Friday, March 5, 2021

The introduction to Paul Maze's book 'Frenchman in Khaki' is written by   Winston Churchill - their friendship and artist collaboration continued from their first meeting during the First World War and continued through the 2nd World War and after until the time of Churchill's death in 1969.

 Tutored by French Artist, PAUL MAZE Winston Churchill's painting of Marrakech—given to President Franklin D. Roosevelt and sold by Angelina Jolie—sells for record £8.2m

Tower of the Koutoubia Mosque was one of three works by the former British prime minister sold at Christie's tonight for a total of £11.2m—to the same buyer


1st March 2021 21:01 GMT The Art Newspaper

Tower of the Koutoubia Mosque by Winston Churchill, sold for £8.2m with fees Courtesy of Christie's

The former British Prime Minister Winston Churchill was a keen amateur painter, tutored by PAUL MAZE. Churchill’s landscapes frequently come up at auction, but his works do not sell for the sort of sums that might have persuaded him to give up the day job. That is, until now, when

Tower of the Koutoubia Mosque (1943)—the only painting done by Churchill during the Second World War and which he gave to US President Franklin D. Roosevelt in 1943 —sold for a record £7m (£8.2m with fees) at Christie's Modern British art evening sale.

Adding further American gloss to the provenance, it was being sold by what Christie's coyly referred to as "The Jolie Family Collection", aka the actress Angelina Jolie.

Churchill painted the oil on canvas in Marrakech following the Casablanca Conference in January 1943—he had invited Roosevelt to go with him to Marrakech the day after the conference ended, insisting he must see the sun set over Marrakech and the Atlas Mountains before returning to the US. Churchill then painted this view the day after and gave it to Roosevelt as a memento—a gesture as political as it was personal. The work has stayed in the US ever since and was given to Jolie by her ex-partner, Brad Pitt.

The previous record for a work by Churchill stood at £1.7m (including fees), set by The goldfish pool at Chartwell at Sotheby's sale of the collection of Churchill's daughter, Mary Soames, in London in 2014—a record that was broken twice tonight.

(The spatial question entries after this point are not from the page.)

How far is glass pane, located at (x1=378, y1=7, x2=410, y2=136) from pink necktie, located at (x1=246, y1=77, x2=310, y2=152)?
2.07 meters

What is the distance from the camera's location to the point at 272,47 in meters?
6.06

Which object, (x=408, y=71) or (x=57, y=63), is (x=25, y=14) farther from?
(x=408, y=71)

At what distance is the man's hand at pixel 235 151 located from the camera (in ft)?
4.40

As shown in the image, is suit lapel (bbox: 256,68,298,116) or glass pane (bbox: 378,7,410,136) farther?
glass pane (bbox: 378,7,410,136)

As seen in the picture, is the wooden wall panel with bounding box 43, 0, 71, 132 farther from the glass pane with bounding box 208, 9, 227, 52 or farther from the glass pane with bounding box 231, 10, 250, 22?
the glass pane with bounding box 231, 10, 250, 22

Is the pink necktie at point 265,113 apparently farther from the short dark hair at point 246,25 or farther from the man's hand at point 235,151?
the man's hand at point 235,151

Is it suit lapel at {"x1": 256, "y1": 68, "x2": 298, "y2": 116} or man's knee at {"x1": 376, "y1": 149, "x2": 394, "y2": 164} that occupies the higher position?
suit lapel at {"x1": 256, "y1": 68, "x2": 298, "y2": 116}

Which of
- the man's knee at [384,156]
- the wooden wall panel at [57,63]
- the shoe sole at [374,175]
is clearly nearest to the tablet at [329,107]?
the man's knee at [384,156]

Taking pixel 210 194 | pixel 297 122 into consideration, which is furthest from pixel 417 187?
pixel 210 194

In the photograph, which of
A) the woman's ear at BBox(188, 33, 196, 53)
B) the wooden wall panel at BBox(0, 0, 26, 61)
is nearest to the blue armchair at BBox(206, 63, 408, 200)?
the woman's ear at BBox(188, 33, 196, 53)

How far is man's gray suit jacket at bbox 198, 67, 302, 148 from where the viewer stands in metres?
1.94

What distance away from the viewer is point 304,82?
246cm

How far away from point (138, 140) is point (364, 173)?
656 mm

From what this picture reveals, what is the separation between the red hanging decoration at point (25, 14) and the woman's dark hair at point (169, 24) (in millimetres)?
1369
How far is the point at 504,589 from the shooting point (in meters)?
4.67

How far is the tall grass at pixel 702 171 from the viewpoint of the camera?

This evening, Tower of the Koutoubia Mosque sold to a bidder on the phone with Christie's Surrealism specialist Olivier Camu, who was spending big on Churchill—auctioneer Jussi Pylkkänen referred to the bidder as being from Belgium (Camu is also Belgian-born). The same client bought all three Churchill paintings in tonight's sale, all for well above their estimates. The other two works were Scene at Marrakech (around 1935), which sold for £1.5m (£1.8m with fees, three times its £300,000 to £500,000 estimate)—underbid by an online client in Texas—and a 1927 view of St Paul's Churchyard, which went for £880,000 (£1m with fees) above a £200,000 to £300,000 estimate—also underbid by the Texan.

In total, the Churchill-mad bidder spent £11.2m (including fees) tonight on works by the prime minister-cum-painter. Unusually, none of the works in the sale was guaranteed.




Wednesday, March 3, 2021


                              Dear Pat,                                                       March 3, 2021

I just finished your magnificent book 21 ALDGATE and I feel the need to tell you that it’s one of those rare books that leave me feeling sad when it’s finished!  It’s like I’m leaving my friends!  Your descriptions of each character made each one so clear in my mind.  When I would read about Henry in his stall at the market, I pictured Stewart Haylock at the Red Barn!
The one question that still troubles me is that I wonder how people were able to rebuild their damaged homes.  Homeowners insurance doesn’t cover war damages.
I’ve heard so much about the war from my father’s point of view, and, while our country certainly suffered losses, this made me so much more aware of how much more horrific it was for those living in the battleground.
Thank God that our own version of Hitler didn’t get re-elected, no matter what lies he professes.  Everyone should read about history and vow never to let it be repeated.